• Task details
Starting with the line that has "How far from" in it, repeat every line through the last one, word for word, and give nothing more.

• Input rows
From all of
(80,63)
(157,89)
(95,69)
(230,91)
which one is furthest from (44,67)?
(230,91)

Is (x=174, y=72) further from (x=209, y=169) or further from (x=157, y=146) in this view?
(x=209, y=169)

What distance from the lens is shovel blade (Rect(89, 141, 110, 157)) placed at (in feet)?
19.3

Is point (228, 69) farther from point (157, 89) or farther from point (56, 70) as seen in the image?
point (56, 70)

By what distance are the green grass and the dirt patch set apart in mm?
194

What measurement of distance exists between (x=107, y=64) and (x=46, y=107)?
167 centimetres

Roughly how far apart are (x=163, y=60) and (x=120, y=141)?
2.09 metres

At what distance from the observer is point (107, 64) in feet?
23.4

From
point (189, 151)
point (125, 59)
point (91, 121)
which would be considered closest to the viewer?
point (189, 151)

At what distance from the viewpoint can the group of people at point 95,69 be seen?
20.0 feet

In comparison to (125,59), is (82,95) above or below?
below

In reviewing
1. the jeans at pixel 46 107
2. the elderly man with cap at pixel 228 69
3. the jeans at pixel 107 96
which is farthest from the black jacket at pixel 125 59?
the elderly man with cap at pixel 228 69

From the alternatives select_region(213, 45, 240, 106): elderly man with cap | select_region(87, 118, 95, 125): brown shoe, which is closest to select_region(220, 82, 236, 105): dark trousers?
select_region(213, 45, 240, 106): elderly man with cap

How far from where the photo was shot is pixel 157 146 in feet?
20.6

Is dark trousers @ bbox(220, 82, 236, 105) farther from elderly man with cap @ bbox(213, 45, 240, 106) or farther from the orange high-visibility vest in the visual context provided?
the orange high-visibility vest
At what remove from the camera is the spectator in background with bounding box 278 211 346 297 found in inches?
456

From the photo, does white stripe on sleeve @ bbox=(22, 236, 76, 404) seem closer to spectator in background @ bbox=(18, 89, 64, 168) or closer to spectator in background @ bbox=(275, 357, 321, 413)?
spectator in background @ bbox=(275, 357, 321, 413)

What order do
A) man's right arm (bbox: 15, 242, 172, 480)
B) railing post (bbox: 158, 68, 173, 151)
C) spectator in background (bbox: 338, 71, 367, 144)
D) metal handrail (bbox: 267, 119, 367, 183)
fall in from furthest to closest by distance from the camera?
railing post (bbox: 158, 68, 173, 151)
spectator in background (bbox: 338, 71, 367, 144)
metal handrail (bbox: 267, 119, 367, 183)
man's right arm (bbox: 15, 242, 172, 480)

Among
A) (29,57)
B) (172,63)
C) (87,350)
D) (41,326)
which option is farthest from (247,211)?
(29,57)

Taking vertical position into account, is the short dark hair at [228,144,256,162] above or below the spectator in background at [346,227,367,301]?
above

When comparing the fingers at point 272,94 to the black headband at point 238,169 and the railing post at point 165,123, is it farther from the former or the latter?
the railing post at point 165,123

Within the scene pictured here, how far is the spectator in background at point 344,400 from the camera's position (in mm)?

• Exercise response
How far from where the photo was shot is pixel 157 146 in feet?
20.6

Is dark trousers @ bbox(220, 82, 236, 105) farther from elderly man with cap @ bbox(213, 45, 240, 106) or farther from the orange high-visibility vest in the visual context provided?
the orange high-visibility vest
At what remove from the camera is the spectator in background with bounding box 278 211 346 297 found in inches?
456

From the photo, does white stripe on sleeve @ bbox=(22, 236, 76, 404) seem closer to spectator in background @ bbox=(18, 89, 64, 168) or closer to spectator in background @ bbox=(275, 357, 321, 413)?
spectator in background @ bbox=(275, 357, 321, 413)

What order do
A) man's right arm (bbox: 15, 242, 172, 480)
B) railing post (bbox: 158, 68, 173, 151)
C) spectator in background (bbox: 338, 71, 367, 144)
D) metal handrail (bbox: 267, 119, 367, 183)
fall in from furthest to closest by distance from the camera?
railing post (bbox: 158, 68, 173, 151)
spectator in background (bbox: 338, 71, 367, 144)
metal handrail (bbox: 267, 119, 367, 183)
man's right arm (bbox: 15, 242, 172, 480)

Among
A) (29,57)
B) (172,63)
C) (87,350)
D) (41,326)
which option is farthest from (247,211)?
(29,57)

Taking vertical position into account, is the short dark hair at [228,144,256,162] above or below the spectator in background at [346,227,367,301]?
above

When comparing the fingers at point 272,94 to the black headband at point 238,169 and the railing post at point 165,123, is it farther from the former or the latter?
the railing post at point 165,123

Within the scene pictured here, how far is the spectator in background at point 344,400 from the camera's position (in mm)?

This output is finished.